#### [Document text]
┌────────

Friday, January 16, 2009

Little Bloggers



In ISTE’s Learning and Leading with Technology, Brenda Sherry writes in “Teddy Bears Go Blogging” about her successful use of this website to promote literacy, communication, and technological skills in the primary grades.

She utilized blogger.com for second graders to communicate with a form of “pen pal”: her Canadian students exchanged teddy bears with students in Australia, and the students then chronicled the daily lives of those teddy bears, allowing students a glimpse into a foreign student’s life.

Writing for a purpose and audience are an essential component of the literacy curriculum in the primary grades; utilizing blogger for writing supports that goal in a very organic way: it’s not as contrived as many traditional assignments. Being able to see their writing published immediately provides students with a real sense of purpose to their writing.

└────────

#### [Task item]
Reproduce the part of the classroom blogging post that begins at the words "Little Bloggers" and stops after "the primary grades.". The items here are not needed for anything.

#### [Transcribed page text]
┌────────

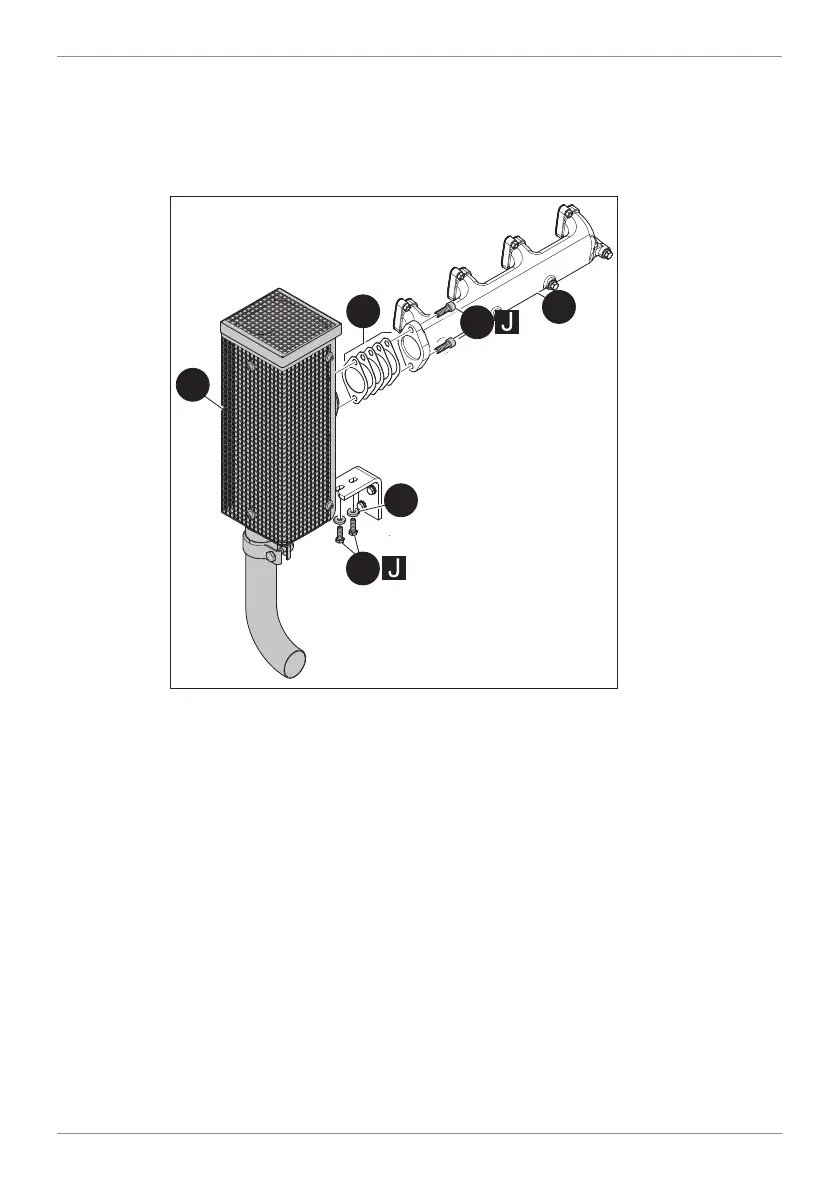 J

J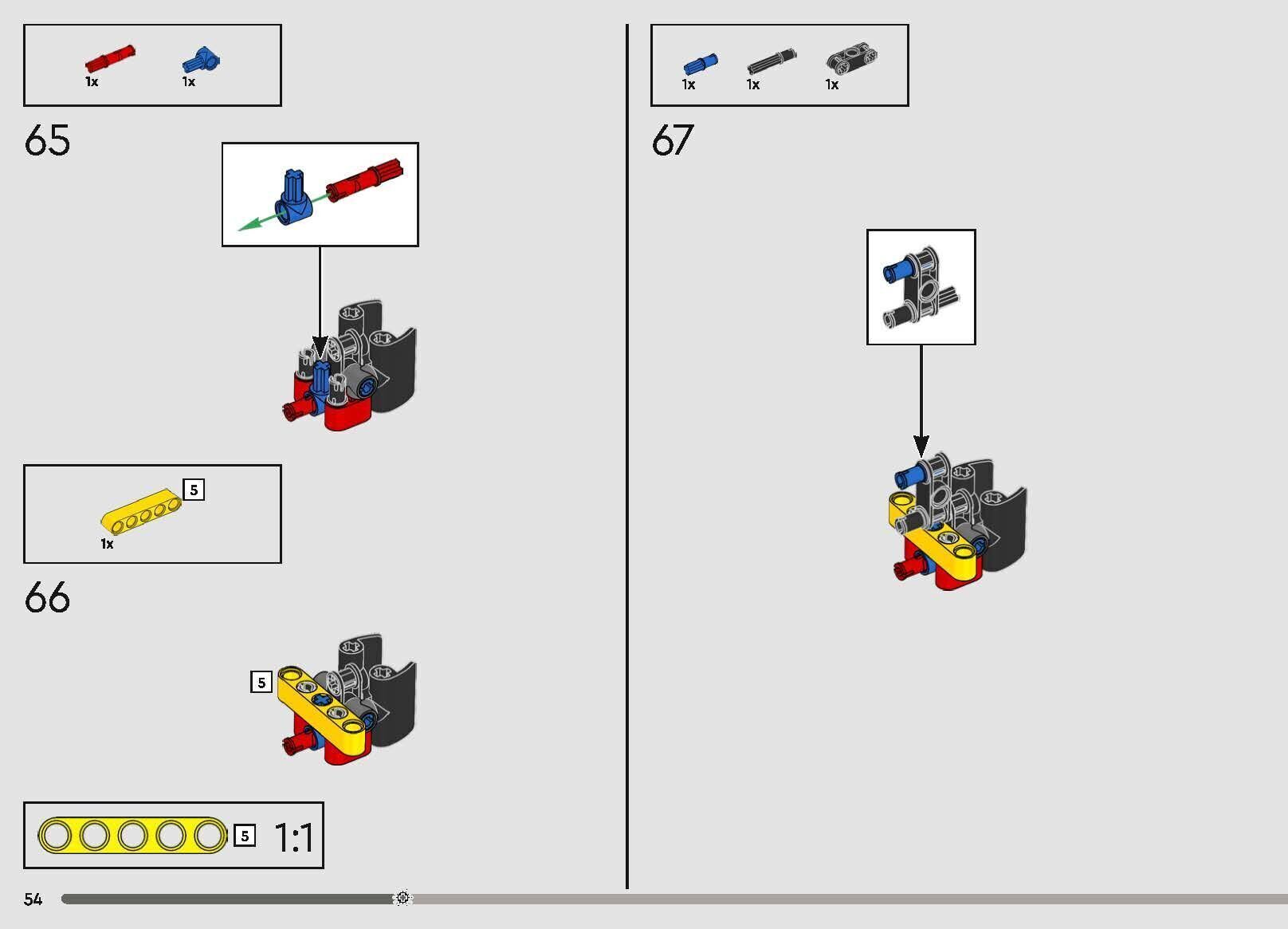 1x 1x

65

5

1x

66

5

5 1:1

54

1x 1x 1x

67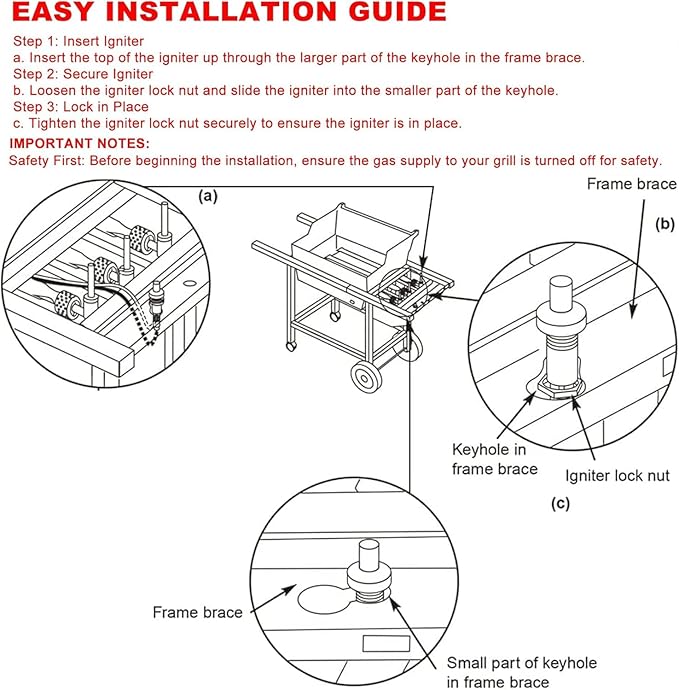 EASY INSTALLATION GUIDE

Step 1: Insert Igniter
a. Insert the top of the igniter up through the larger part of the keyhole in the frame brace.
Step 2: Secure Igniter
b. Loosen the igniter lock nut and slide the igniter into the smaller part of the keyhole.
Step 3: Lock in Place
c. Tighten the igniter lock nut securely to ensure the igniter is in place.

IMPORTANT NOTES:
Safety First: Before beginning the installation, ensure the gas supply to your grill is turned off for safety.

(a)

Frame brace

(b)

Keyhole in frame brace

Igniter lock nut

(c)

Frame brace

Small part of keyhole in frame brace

└────────

#### [Your response]
Little Bloggers



In ISTE’s Learning and Leading with Technology, Brenda Sherry writes in “Teddy Bears Go Blogging” about her successful use of this website to promote literacy, communication, and technological skills in the primary grades.